Fitzpatrick Chevrolet, Inc. v. Roark

Annotate this Case
[Civ. No. 20139. First Dist., Div. Three. June 28, 1962.]

FITZPATRICK CHEVROLET, INC., et al., Plaintiffs and Appellants, v. RALPH ROARK, Defendant and Respondent.

COUNSEL

Marcus & Bradbard and Terrance M. Bresnahan for Plaintiffs and Appellants.

Sellar & Engleking and A. J. Engleking for Defendant and Respondent.

OPINION

DEVINE, J.

Plaintiff (the singular is used, all plaintiffs being substantially the same) appeals from an order denying a preliminary injunction and dissolving a restraining order against defendant. Plaintiff operates a business of selling Chevrolet automobiles in Concord, Contra Costa County. On April 29, 1961, defendant attached a sign to the back of a 1960 Chevrolet which he had bought from plaintiff, which displayed this uncomplimentary notice: "Another Stinking Chevy. Its a Dog. Service is No Good. Bought from Fitzpatrick Chevrolet. 5 sets of spark plugs in 7500 miles and the front end 'shakes, rattles and rolls.' " The agreed statement of facts informs us merely that defendant on one occasion parked in front of plaintiff's place of business with the sign attached, and on "numerous occasions" drove in the vicinity of the place of business. This is all that we have before us, because appellant has proceeded upon the agreed statement as the whole record on appeal under rule 6(a) of the California Rules of Court. fn. *

[1] Appellant would have us determine the law relating to display of defamatory matter in the manner used by defendant, and his entire brief goes to what may be, at some later time, the merits of the case. This is not the time for adjudicating the ultimate rights in controversy. The superior court has decided simply that, balancing the equities of the parties, pending the trial, the court would not enjoin defendant. Nothing more was decided. (Froomer v. Drollinger, 183 Cal. App. 2d 787, 789 [7 Cal. Rptr. 268].)

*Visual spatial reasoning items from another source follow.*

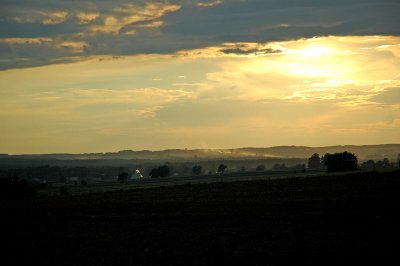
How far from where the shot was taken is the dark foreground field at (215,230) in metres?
27.5

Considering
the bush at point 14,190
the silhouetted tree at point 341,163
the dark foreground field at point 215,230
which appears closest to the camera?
the dark foreground field at point 215,230

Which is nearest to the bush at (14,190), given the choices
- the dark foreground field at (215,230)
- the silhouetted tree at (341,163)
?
the dark foreground field at (215,230)

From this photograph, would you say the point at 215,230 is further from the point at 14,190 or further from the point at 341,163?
the point at 341,163

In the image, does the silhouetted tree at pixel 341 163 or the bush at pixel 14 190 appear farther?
the silhouetted tree at pixel 341 163

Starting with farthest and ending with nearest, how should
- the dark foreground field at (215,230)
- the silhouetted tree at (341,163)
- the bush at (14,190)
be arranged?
1. the silhouetted tree at (341,163)
2. the bush at (14,190)
3. the dark foreground field at (215,230)

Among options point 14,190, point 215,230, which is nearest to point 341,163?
point 14,190

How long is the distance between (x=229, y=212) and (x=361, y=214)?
32.9 ft

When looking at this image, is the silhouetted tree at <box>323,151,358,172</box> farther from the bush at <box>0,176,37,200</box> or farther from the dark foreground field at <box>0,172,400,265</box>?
the bush at <box>0,176,37,200</box>

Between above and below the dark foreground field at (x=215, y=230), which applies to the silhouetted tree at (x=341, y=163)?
above

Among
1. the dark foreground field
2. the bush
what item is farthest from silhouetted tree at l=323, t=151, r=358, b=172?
the bush

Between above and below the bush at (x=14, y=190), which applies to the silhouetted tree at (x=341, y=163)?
above

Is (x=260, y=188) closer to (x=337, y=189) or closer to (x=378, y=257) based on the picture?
(x=337, y=189)

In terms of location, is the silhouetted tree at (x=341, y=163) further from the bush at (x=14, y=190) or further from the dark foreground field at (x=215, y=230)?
the bush at (x=14, y=190)

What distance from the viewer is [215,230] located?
35.9 meters
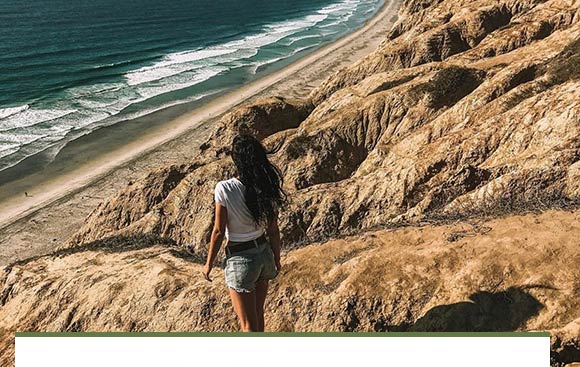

[2] Only if it were made to appear that there had been a clear abuse of discretion in the denial of the injunction [205 Cal. App. 2d 242] could there be a reversal. (O'Shea v. Tile Layers Union, 155 Cal. App. 2d 373, 377 [318 P.2d 102].) This we do not find in the slender record presented to us. We cannot find from the agreed statement, which does not include the pleadings, whether it is alleged, by verified complaint or affidavit, that the declarations on the sign are untrue in whole or in part. We cannot tell whether the defendant threatened to continue his unique protestation. We are not given any material whatever on the subject of probable damages, and although it may be that actual or threatened loss of business would be difficult to trace to defendant's acts, nevertheless, in the absence of anything at all on that subject, we cannot hold that damages of degree so substantial as to require a preliminary injunction were impending. A product so well known as Chevrolet, and a dealer selling Chevrolets, may or may not be damaged by acts like defendant's.

The court may well have considered that an early trial on all of the merits of the main controversy could be had, and that preliminary injunction was unnecessary.

We cannot hold, as a matter of law, that the court must have issued the preliminary injunction, and that it was an abuse of discretion to deny it.

The order denying the preliminary injunction and dissolving the restraining order is affirmed.

Draper, P. J., and Salsman, J., concurred.

FN *. Formerly Rules on Appeal, rule 6(a).